Balance

Waiting

Quiet, quiet, quiet - buzzing in his ears. So old a silence he forgot. Names. Language.

Little sister, squalling in the corner. Harsh, a sound he couldn't know. It was all he remembered. Poor little sister, crying on the floor.

It was red. The floor. Cracked and peeling, like paint. Not red - dried - on the floor, in the dark. Was it night?

It was always night.

Red, but not. On their skin, cold and dead and parental. Too quiet to know names. Little sister, little sister. Red on her, staining black hair. What was her name?

Little sister.

Like his name, if he remembered, soft on the sand, he'd left. Leave the house, leave the dead, decaying bodies, the blood.

On his hands?

Maybe if he knew, had the words. But it was quiet in the desert - shifting, strange sand beneath bare toes. He was waiting, for that long dead man who'd promised.

Father?

Questions. But it was night, quiet. How could he know?

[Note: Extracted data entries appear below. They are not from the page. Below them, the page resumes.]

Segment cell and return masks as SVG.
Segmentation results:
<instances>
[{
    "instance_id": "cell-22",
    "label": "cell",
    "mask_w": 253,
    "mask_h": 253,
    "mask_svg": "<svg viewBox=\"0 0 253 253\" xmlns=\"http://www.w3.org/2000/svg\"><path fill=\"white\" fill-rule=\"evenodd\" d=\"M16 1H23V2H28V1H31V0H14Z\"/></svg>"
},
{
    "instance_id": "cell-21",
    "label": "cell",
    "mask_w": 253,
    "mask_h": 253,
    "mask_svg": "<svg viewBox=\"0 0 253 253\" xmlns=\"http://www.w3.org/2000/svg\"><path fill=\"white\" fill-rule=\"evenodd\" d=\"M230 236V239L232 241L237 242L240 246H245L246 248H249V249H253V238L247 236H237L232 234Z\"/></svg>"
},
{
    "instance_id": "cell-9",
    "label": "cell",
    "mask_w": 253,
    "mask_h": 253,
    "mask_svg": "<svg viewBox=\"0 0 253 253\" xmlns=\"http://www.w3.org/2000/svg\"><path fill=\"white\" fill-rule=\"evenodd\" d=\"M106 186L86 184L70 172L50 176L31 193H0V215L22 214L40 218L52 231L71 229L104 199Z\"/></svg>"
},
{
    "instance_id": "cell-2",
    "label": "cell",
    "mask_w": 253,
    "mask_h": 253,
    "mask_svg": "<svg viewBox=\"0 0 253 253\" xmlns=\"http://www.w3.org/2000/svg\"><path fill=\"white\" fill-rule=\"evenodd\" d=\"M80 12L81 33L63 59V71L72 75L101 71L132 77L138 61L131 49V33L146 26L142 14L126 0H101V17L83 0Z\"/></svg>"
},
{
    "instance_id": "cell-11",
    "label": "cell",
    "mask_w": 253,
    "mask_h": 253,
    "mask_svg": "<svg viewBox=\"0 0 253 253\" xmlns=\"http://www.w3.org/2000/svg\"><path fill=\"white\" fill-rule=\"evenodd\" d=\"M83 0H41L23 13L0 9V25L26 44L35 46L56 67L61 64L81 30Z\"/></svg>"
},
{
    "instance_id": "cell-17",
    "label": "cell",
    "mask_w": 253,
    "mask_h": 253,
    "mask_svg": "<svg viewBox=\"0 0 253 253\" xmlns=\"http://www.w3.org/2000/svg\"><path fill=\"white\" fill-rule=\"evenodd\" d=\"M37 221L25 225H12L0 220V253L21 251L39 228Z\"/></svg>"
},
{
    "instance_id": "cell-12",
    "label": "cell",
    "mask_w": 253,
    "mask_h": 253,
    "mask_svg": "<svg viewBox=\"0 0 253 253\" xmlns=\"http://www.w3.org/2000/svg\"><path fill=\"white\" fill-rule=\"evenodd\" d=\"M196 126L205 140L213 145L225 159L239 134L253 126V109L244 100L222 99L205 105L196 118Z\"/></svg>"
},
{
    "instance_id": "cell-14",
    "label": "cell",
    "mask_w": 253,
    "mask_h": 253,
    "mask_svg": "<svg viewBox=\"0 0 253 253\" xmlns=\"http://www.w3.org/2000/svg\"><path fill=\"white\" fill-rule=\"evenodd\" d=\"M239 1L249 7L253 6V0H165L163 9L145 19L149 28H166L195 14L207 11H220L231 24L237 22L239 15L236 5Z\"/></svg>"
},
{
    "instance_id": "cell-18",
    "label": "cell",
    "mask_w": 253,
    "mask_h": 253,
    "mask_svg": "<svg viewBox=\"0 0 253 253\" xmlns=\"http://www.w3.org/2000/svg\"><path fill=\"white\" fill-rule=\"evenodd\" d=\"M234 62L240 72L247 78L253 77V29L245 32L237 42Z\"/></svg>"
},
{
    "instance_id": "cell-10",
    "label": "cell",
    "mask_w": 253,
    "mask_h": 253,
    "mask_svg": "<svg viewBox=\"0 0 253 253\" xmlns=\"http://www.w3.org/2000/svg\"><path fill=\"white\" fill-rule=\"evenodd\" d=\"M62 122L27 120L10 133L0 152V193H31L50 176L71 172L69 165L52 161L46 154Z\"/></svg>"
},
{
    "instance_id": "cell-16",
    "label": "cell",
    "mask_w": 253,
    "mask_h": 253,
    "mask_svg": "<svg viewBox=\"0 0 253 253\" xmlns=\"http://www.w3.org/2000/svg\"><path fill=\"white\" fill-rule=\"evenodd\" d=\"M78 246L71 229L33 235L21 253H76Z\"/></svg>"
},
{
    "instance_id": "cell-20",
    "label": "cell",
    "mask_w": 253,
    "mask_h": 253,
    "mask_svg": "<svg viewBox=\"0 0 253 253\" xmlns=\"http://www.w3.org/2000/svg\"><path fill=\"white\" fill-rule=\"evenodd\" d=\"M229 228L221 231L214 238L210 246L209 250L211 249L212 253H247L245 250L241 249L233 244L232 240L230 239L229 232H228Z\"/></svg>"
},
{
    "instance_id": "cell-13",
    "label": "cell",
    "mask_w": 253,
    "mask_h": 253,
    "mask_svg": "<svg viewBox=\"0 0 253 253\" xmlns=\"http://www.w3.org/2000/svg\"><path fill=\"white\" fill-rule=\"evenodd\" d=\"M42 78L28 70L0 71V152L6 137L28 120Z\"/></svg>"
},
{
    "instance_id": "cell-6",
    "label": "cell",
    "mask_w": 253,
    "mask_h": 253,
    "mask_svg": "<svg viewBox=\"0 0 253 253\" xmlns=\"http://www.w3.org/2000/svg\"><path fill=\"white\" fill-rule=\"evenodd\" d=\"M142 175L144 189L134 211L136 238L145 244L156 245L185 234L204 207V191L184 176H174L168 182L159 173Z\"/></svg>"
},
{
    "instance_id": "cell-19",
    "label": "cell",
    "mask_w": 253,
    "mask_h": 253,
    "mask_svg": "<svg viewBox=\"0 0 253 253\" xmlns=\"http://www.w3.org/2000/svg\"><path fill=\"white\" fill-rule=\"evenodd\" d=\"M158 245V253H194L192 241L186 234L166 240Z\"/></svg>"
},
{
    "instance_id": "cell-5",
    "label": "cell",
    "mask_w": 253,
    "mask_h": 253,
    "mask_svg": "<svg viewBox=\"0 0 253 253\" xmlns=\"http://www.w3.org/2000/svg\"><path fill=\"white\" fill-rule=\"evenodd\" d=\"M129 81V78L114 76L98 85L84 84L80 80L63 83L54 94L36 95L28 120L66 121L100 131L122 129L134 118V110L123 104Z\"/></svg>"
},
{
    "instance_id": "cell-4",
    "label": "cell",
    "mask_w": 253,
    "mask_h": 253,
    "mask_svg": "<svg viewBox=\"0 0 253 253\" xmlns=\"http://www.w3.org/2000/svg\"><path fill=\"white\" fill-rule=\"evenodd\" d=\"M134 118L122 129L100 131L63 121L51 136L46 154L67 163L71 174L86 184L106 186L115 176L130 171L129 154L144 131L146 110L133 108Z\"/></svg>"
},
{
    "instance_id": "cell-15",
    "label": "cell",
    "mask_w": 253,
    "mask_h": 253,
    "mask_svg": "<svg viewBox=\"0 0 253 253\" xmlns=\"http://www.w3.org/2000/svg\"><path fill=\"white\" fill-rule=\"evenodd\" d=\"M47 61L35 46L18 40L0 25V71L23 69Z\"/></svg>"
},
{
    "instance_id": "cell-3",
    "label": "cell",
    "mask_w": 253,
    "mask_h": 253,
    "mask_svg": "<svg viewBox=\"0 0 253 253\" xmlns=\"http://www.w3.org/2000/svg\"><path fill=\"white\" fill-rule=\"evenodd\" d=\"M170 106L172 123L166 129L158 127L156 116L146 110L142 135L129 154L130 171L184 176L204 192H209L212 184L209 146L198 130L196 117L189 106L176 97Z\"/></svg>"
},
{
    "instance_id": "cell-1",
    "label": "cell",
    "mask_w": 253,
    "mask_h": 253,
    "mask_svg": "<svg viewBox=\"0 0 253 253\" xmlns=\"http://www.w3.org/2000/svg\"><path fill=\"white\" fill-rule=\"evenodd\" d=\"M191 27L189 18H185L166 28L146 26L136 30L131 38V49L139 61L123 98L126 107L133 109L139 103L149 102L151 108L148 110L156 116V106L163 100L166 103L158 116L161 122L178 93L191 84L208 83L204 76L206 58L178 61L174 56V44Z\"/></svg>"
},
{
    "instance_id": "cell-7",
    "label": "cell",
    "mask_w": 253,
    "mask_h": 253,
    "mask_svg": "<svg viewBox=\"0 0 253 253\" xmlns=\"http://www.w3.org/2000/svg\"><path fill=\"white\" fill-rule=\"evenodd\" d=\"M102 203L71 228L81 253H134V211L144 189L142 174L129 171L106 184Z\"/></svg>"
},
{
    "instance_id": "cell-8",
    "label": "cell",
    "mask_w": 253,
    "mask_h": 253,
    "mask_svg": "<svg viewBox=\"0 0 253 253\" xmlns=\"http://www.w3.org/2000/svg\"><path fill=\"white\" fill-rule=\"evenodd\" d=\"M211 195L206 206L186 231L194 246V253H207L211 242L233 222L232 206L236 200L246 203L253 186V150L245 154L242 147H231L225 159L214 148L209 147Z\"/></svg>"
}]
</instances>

A beam broke the hollow black, unmelted glass desert. His dirty clothes were chipped, dull brown. And his hands - itching. He wanted to scratch, but not to bleed. They were already family.

The light was a car. The long dead man.

Golden. Like eyes.

Legato had been waiting.

note: This is the direct result of reading William Faulkner. And yes, I do know that stream of consciousness is supposed to be first person, but much as I love the guy, I don't want to get that close to Legato's cracked mind. 'Sides, I'm not entirely sure he even thinks very much like that. I could see him mentally being in a permanent third person state of mind. Really. I'm not just making up elaborate excuses for myself. Oh, and the gratuitous Legato's little sister reference was way out of line. 'Specially without proposing an fate or identity for the kid. Sorry. Oh and . . . sand!